TASK BRIEF
Lines before the one containing "Vietnam;Lao, site loc_0251, 2018-12-17" are left out; that line and all after it, through the end of the records, must be transcribed exactly.

________________________

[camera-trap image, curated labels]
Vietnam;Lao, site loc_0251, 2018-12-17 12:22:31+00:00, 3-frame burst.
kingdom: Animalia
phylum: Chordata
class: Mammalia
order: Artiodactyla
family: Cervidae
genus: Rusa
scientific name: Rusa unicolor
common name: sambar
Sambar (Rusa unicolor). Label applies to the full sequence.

________________________

RESPONSE BOX
Vietnam;Lao, site loc_0251, 2018-12-17 12:22:31+00:00, 3-frame burst.
kingdom: Animalia
phylum: Chordata
class: Mammalia
order: Artiodactyla
family: Cervidae
genus: Rusa
scientific name: Rusa unicolor
common name: sambar
Sambar (Rusa unicolor). Label applies to the full sequence.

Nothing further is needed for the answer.